One of the only Quran ever made from silk fabric has been completed in Afghanistan a feat its creators hope will help preserve the country’s centuries-old tradition of calligraphy.

Each of the Islamic holy book’s 610 pages was produced by hand in a painstaking process that took a team of 38 calligraphers and artists specialising in miniatures nearly two years to finish.

Bound in goat leather and weighing 8.6 kilograms (19 pounds), the Koran was produced by Afghan artisans, many of them trained at British foundation Turquoise Mountain in Kabul.

“Our intention was to ensure that calligraphy does not die out in this country writing is part of our culture,” Khwaja Qamaruddin Chishti, a 66- year-old master calligrapher, told AFP in a cramped office inside Turquoise Mountain’s labyrinthine mud-brick and wood-panelled complex.

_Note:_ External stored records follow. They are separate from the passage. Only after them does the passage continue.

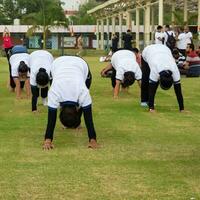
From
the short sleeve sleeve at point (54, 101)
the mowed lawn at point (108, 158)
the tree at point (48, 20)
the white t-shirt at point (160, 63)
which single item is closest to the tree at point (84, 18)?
the tree at point (48, 20)

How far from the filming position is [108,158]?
24.5ft

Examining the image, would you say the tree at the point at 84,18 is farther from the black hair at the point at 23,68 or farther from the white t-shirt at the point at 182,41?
the black hair at the point at 23,68

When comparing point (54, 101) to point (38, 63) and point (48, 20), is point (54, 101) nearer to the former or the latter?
point (38, 63)

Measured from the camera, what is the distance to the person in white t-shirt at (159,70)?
10625 mm

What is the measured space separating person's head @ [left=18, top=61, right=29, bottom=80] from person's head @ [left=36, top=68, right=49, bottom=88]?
6.70 feet

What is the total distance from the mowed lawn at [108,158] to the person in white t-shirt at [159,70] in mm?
507

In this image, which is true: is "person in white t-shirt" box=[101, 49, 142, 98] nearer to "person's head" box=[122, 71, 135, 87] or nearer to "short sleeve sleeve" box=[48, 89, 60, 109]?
"person's head" box=[122, 71, 135, 87]

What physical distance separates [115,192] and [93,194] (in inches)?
9.2

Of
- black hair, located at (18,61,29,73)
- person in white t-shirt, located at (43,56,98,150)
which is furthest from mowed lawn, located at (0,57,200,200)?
black hair, located at (18,61,29,73)

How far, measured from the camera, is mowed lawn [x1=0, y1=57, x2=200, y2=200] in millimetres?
5969

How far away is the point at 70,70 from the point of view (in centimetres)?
809

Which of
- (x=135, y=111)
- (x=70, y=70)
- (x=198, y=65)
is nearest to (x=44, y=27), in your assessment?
(x=198, y=65)

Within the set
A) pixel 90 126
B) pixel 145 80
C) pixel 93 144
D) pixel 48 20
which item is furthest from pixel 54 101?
pixel 48 20

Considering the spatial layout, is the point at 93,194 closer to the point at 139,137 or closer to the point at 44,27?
the point at 139,137
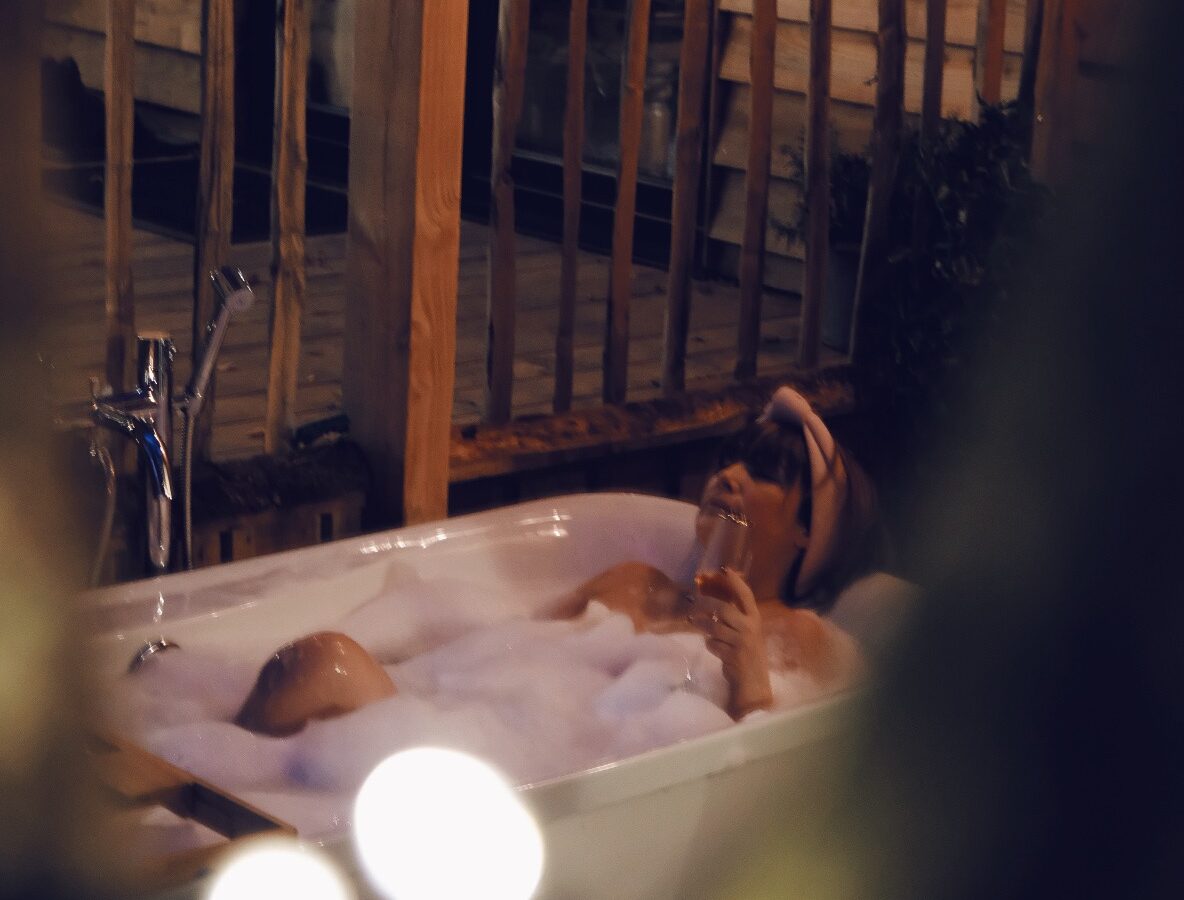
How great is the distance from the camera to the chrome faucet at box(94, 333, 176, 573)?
2117 millimetres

With the Quran considered a sacred text, calligraphy is highly venerated in Islam and Islamic art.

“When it comes to art we cannot put a price on it. God has entrusted us with this work (the Koran)… and this means more to us than the financial aspect,” Chishti continued.

Using a bamboo or reed ink pen, Chishti and his fellow calligraphers spent up to two days carefully copying Koranic verses onto a single page sometimes longer if they made a mistake and had to start again.

They used the Naskh script, a calligraphic style developed in early Islam to replace Kufic because it was easier to read and write.

The decoration around the script, known as illumination, was more time- consuming, each page taking more than a week to complete.

A team of artists used paint made from natural materials, including ground lapis, gold and bronze, to recreate the delicate patterns popular during the Timurid dynasty in the 15th and 16th centuries in the western city of Herat.

“All the colours we have used are from nature,” Mohammad Tamim Sahibzada, a master miniature artist who was responsible for creating the vibrant colours used in the Koran, told AFP.

Sahibzada said working on silk fabric for the first time was challenging. The locally sourced material — all 305 metres (1,000 feet) of it was treated in a solution made from the dried seeds of ispaghula, or psyllium, to stop the ink from spreading.